**EXERCISE PASSAGE**
=====

NFL

Eli shrugs off slump heading into Giants bye week

Eli Manning is not going to pick up a football again until Monday, and he insists he’s not planning on thinking much about it, either.

“Probably not,’’ the slip-sliding Giants franchise quarterback said yesterday. “It’s a time I’m going to try to catch up on some rest and some sleep and being around my family a little bit and really just try to take some time off and put it away, so when we do come back I’m ready to go.’’

How ready Manning is for the final six games of the season largely will determine whether the Super Bowl champions make it back to the playoffs to make another title run.

At 6-4, the Giants have lost two straight but own a 1 1/2-game lead on their closest rival in the NFC East, the Cowboys. Based strictly on math, the Giants have the best shot at winning their division, but based on the product they have put on the field in November, the Giants as a team and Manning as a player look nothing like contenders.

A day after an alarmingly listless and ineffective 31-13 loss to the Bengals, Manning was probed and prodded by question after question — about his mental and physical status, his glaringly poor play of late and the state of the team he’s carried to two Super Bowl triumphs in the past five seasons. Despite the skid, Tom Coughlin did not change his mind and gave the players off until Monday — six full days.

=====

**TASK SET**
a - Duplicate everything in the Giants bye-week article from "How ready Manning" down to "nothing like contenders.".
b - Answer these questions from the article on Eli Manning and the Giants bye week:
(i) On what day does Manning plan to pick up a football again?
(ii) By what score did the Giants lose to the Bengals?
(iii) Which team is the Giants' closest rival in the NFC East?
c - Supply the next part of the article on Eli Manning and the Giants bye week, starting after its final sentence.

=====

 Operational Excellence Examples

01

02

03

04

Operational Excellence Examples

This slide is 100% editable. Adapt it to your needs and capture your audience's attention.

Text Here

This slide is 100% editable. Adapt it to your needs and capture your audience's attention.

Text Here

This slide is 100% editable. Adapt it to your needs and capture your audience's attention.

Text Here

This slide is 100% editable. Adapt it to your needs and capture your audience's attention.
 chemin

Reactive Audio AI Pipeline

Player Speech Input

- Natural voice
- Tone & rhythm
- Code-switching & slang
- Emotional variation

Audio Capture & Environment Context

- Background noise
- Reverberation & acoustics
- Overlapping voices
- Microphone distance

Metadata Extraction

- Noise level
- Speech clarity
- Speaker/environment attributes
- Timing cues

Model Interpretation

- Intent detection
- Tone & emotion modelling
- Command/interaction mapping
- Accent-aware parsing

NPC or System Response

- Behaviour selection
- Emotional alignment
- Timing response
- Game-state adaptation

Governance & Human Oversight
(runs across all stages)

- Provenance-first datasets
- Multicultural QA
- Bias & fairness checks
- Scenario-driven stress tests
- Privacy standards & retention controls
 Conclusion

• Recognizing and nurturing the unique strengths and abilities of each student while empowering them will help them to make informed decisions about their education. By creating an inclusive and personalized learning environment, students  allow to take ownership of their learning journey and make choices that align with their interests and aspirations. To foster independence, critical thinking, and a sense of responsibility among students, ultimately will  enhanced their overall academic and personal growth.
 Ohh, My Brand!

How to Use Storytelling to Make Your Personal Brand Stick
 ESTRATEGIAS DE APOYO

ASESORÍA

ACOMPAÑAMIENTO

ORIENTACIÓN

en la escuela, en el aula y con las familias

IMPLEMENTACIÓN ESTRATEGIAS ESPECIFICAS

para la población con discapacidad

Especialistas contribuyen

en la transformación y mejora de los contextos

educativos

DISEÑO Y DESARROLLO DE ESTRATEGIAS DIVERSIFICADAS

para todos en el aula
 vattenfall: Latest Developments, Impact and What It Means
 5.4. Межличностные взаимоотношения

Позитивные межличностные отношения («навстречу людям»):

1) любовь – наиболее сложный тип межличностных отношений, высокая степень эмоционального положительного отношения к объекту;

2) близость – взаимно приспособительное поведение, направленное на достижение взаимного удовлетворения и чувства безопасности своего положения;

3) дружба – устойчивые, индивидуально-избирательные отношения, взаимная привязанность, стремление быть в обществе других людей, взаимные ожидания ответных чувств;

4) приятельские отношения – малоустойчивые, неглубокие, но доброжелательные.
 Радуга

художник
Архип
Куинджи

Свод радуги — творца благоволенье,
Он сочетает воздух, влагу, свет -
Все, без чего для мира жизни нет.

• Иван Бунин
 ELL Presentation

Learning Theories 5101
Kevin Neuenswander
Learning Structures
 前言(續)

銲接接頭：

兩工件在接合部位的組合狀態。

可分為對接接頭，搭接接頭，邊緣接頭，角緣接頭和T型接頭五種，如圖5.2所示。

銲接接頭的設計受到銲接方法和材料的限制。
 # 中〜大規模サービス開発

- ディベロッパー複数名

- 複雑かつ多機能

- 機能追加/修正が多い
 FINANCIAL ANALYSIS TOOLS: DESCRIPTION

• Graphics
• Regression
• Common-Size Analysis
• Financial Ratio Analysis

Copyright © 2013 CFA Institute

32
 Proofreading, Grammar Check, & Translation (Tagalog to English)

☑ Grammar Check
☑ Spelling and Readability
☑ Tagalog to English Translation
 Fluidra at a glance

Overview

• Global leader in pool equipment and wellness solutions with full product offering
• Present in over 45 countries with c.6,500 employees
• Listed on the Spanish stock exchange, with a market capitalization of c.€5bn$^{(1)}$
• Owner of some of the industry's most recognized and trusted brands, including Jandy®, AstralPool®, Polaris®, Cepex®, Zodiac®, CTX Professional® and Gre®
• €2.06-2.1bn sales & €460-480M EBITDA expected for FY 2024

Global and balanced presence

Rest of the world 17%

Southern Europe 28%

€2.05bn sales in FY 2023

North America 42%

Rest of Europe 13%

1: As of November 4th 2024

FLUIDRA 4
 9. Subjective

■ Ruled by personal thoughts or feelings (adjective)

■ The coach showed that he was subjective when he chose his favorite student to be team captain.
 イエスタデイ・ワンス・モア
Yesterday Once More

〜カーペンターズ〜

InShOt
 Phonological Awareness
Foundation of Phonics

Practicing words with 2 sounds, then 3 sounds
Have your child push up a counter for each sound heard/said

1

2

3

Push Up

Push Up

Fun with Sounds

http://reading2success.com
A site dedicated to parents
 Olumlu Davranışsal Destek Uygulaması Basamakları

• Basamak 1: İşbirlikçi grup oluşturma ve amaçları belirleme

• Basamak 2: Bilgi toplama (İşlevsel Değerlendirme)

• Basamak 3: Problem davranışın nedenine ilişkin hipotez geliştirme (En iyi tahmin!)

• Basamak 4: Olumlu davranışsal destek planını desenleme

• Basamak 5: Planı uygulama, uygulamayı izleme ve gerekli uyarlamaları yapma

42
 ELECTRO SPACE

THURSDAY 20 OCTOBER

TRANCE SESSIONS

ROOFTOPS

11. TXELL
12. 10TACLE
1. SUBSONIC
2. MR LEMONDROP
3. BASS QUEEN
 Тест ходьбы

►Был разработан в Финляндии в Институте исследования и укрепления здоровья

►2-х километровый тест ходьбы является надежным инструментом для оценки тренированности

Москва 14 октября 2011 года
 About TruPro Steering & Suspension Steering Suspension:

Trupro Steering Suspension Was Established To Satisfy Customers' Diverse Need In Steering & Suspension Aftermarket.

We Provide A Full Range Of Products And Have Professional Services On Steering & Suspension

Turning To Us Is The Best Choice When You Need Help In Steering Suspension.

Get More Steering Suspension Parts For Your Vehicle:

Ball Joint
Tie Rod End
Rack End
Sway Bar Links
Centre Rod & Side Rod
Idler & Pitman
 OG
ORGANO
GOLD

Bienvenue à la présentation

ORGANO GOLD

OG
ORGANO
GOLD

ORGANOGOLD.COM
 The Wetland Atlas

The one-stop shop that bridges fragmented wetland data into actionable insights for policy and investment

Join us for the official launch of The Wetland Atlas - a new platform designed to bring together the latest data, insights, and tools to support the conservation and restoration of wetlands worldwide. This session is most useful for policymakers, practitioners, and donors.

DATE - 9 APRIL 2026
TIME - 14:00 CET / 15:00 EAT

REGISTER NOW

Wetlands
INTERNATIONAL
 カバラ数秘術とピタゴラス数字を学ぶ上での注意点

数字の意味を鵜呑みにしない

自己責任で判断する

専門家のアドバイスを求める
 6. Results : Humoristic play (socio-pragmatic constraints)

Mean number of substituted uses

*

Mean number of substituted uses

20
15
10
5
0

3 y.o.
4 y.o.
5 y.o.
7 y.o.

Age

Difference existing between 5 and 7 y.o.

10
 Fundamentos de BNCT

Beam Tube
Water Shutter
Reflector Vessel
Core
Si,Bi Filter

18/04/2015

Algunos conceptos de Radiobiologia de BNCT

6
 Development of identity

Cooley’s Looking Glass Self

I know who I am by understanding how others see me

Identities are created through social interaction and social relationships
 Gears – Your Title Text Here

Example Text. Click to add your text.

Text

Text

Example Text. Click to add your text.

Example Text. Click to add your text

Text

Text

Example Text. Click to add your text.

=====

**ANSWERS IN ORDER**
a -
How ready Manning is for the final six games of the season largely will determine whether the Super Bowl champions make it back to the playoffs to make another title run.

At 6-4, the Giants have lost two straight but own a 1 1/2-game lead on their closest rival in the NFC East, the Cowboys. Based strictly on math, the Giants have the best shot at winning their division, but based on the product they have put on the field in November, the Giants as a team and Manning as a player look nothing like contenders.

b -
(i) Monday
(ii) 31-13
(iii) The Cowboys

c -
“If you said after 10 games at our bye week we’ve be winning our division, you’d take that every time,’’ Manning said. “That’s where we stand. We’ve been through stretches before when he haven’t been playing our best, but we’ve bounced out of them. We got time to rest up this week, get back healthy, get refreshed. We got a six-game season. It’s all going to come down to those last six games.’’

The Giants and Manning have been here before, following up an October to remember (30-6 under Coughlin) with a November to forget (13-21). They have pulled out of their doldrums more often than not.

“I think it definitely helps,’’ Manning said. “It reminds guys we can’t get down on ourselves. We’ve lost two in a row. There’s a lot of teams this year in the NFL have lost two games in a row. That’s nothing we have to worry about, we’re not going down, we’re not sliding.’’

Manning, though, is sliding.

He has committed five turnovers since his last touchdown pass. He had 11 touchdown passes and five interceptions in his first five games and one touchdown and six interceptions in his last five, a dramatic reversal of fortune after he was hearing (but likely not listening to) suggestions he was a legitimate MVP candidate.

And this: He hasn’t thrown a touchdown pass in three straight games. The last time that happened was back in his second, third and fourth NFL starts. Those were Eli’s bad old days.

Coughlin used the words “terrible’’ and “foolish’’ to describe Manning’s first interception against the Bengals, when he was getting yanked by the jersey and should have simply taken the sack.

“I know he’s always trying to make a play and he has done things under those circumstances in the past that have worked out, but the percentages were not with him there,’’ Coughlin said.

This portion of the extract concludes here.